Chip Startup Raises $70 Million to Accelerate Autonomous Vehicle and Robotic AI

Chip Startup Raises $70 Million to Accelerate Autonomous Vehicle and Robotic AI

In a funding round headed by Maverick Capital, Silicon Valley semiconductor firm SiMa.ai raised $70 million to build chips intended to accelerate artificial intelligence (AI) applications within common consumer products, such as cameras and autos.

In addition to the venture firm’s current backers Amplify Partners, Dell Technologies Capital, and Fidelity Management, Point72 and Jericho also participated in the financing. The San Jose-based company has raised a total of $270 million for its processor designs, which are intended to assist gadgets in comprehending their surroundings and transforming that information into text, audio, or video material.

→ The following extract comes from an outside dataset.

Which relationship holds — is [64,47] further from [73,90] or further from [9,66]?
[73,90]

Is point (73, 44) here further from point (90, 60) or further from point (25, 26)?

One of the many businesses striving to optimize hardware for a time when artificial intelligence is widely used is SiMa.ai. Having been established in 2018, its board members include Lip-Bu Tan, a board member of Intel Corp., and Moshe Gavrielov, a director of Taiwan Semiconductor Manufacturing Co.

The purpose of SiMa.ai’s chips is not AI training, wherein expensive processors, like those made by Nvidia Corp., are used to create ChatGPT-type services or train artificial intelligence models to identify between dogs and cats. Instead, the business focuses on inference, which is the process by which a device’s AI model recognizes items.

Founder and CEO of SiMa.ai Krishna Rangasayee stated that the company has over 50 customers for its initial chip, which was primarily focused on computer vision, and is currently developing a second generation. The first quarter of the next year is when the new chip is expected to be released.

“We are now combining all this modality so that you could look at all of it. You could speak, you could touch, you could feel. And we’re kind of mimicking human capability,” he said about the startup’s new chip.

Rangasayee stated that although Nvidia’s software is currently the industry standard for much AI development worldwide, the tools on the devices are open-source and utilized by more than 10,000 distinct company clients globally. Products from SiMa.ai are compatible with multiple open standards, including as Linux and OpenCL.

TSMC is now the company’s primary supplier of chips. SiMa.ai is backed by VentureTech Alliance, which has a strategic alliance with the Taiwanese semiconductor manufacturer.

According to Rangasayee, “We really call ourselves a software company that builds their own silicon.”